14.5.06

I

Mas o que é que eu sei de puta pra contar uma estória inteira sobre uma? Nem sei mais se a Rita continua dando, se o Roberto é vivo, viúvo, se parou de beber, se foi preso, denunciado. Sei lá. Eu entendo de Beatles, de nomes de autores, dessas coisas sem importância, que não servem pra mudar o mundo.
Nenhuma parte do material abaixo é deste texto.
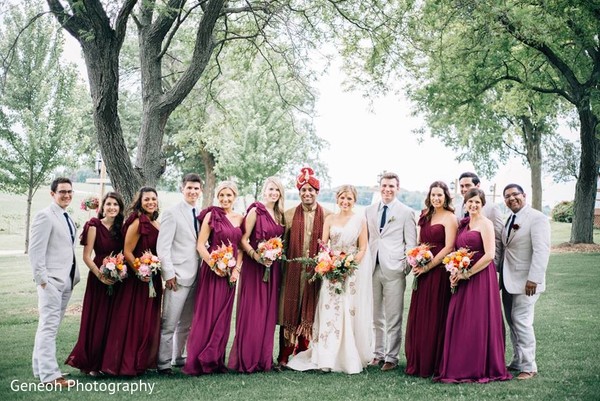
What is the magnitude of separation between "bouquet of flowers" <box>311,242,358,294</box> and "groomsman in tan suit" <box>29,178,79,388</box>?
2907 mm

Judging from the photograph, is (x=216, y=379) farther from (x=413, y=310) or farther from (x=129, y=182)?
(x=129, y=182)

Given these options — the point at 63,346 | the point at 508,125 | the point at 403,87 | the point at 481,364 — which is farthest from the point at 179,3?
the point at 508,125

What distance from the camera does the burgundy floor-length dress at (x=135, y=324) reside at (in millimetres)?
7109

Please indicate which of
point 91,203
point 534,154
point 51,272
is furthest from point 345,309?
point 534,154

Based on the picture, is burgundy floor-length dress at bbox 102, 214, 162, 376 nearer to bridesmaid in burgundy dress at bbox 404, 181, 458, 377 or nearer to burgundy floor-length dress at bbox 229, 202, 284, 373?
burgundy floor-length dress at bbox 229, 202, 284, 373

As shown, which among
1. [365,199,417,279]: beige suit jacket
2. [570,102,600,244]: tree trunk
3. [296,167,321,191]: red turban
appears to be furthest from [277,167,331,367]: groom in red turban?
[570,102,600,244]: tree trunk

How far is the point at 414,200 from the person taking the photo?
45188mm

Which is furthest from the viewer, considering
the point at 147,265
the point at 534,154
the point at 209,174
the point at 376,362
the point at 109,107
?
the point at 209,174

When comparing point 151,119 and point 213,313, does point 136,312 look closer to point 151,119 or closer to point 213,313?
point 213,313

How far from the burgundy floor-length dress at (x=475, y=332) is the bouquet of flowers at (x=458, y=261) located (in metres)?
0.15

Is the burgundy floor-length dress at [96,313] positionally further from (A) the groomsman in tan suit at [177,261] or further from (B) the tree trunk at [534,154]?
(B) the tree trunk at [534,154]

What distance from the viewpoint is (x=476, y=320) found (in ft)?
22.9

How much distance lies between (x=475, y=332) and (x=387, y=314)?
1283 mm

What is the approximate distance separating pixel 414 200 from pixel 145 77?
116 feet
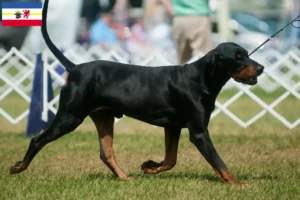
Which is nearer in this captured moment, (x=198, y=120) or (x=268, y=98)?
(x=198, y=120)

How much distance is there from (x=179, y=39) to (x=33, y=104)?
2914 millimetres

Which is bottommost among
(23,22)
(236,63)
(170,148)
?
(170,148)

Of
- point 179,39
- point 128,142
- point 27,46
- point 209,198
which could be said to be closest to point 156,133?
point 128,142

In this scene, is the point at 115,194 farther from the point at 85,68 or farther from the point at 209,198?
the point at 85,68

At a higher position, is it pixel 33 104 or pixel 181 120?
pixel 181 120

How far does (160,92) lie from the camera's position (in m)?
7.02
Saiu correndo: que nada na sala era dela.

É como xadrez, olhares tornam-se peões; os reis são o seu orgulho; as rainhas são as músicas e o os mitos que guiam. E nossos atalhos:

- Atalho é falácia.

Mas não vou discutir a existência de atalhos. Aqui não. Aqui, ela fugiu.

Deixou a porta quase aberta, e atravessou o corredor verde amarronzado. Não cito a luz vermelha por medo de cegá-lo ou pra ficar mais difícil de misturar o verde com o marrom e depois com o vermelho. Pode imaginar só com o verde amarronzado, ou verde-marrom, como era de primeiro. Eu não me importo. Me importo com o fato dela ter saído correndo, feito louca.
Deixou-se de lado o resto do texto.